Galbitang (갈비탕) is a Korean beef stew made with brisket, vegetables and rice cakes. It’s a hearty soup that’s perfect for cold winter days.
what is galbi tang?
Galbi Tang is a traditional Korean dish made from beef ribs. The meat is boiled in water until it becomes tender, then the broth is strained and served with rice or noodles. It can also be eaten as an appetizer or main course.
what is galbitang made of?
Galbitang is a Korean dish that consists of beef ribs, vegetables, and rice cakes. The ingredients are boiled together in water to create a hearty soup.
what is galbi tang made of?
Galbi Tang is a traditional Korean dish made from beef ribs. It is usually served with rice or noodles, but can also be eaten as an appetizer or main course. The ingredients are boiled together in water to create a hearty soup.
what is galbitang good for?
Galbitang is a Korean dish that consists of beef ribs, vegetables, and rice cakes. It’s typically served as an appetizer or main course with rice or noodles. The ingredients are boiled together in water to create a hearty soup.
what is galbi tang good for?
Galbitang is a Korean dish that consists of beef ribs, vegetables, and rice cakes. It’s typically served as an appetizer or main course with rice or noodles. The ingredients are boiled together in water to create a hearty soup. Galbi Tang can also be eaten as an appetizer or main course.
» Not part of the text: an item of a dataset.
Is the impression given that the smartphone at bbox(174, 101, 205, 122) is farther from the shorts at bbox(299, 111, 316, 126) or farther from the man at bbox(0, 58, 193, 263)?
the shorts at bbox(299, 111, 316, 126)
Seems like the number of GPU layers makes a difference. Using 1 layer:

what is galbitang?
Galbi Tang (갈비탕) is a Korean beef soup made with ribs. It’s a hearty, rich broth that’s perfect for cold winter days. The dish is traditionally served in a large bowl and eaten with rice or noodles.
Galbi Tang is one of the most popular soups in Korea. It’s made from beef ribs, which are boiled until they become tender. Then, they’re added to a broth that contains vegetables such as carrots, onions, and potatoes. The soup is usually served with rice or noodles.
Galbi Tang is often served at special occasions like weddings and funerals. It’s also used as a comfort food during times of sadness or stress.
how to make galbitang?
Galbi Tang (갈비탕) is a Korean beef soup made with ribs. It’s a hearty, rich broth that’s perfect for cold winter days. The dish is traditionally served in a large bowl and eaten with rice or noodles. Galbi Tang is one of the most popular soups in Korea. It’s made from beef ribs, which are boiled until they become tender. Then, they’re added to a broth that contains vegetables such as carrots, onions, and potatoes. The soup is usually served with rice or noodles. Galbi Tang is often served at special occasions like weddings and funerals. It’s also used as a comfort food during times of sadness or stress.
Galbitang is a Korean beef soup made with ribs. It’s a hearty, rich broth that’s perfect for cold winter days. The dish is traditionally served in a large bowl and eaten with rice or noodles. Galbi Tang is one of the most popular soups in Korea. It’s made from beef ribs, which are boiled until they become tender. Then, they’re added to a broth that contains vegetables such as carrots, onions, and potatoes. The soup is usually served with rice or noodles. Galbi Tang is often served at special occasions like weddings and funerals.

cc @abetlen

Solaxun commented 1 year ago

When you say "working as expected" what does that mean? Same result as my screenshot? I'm not sure if there should be any guarantee of consistency across different machines.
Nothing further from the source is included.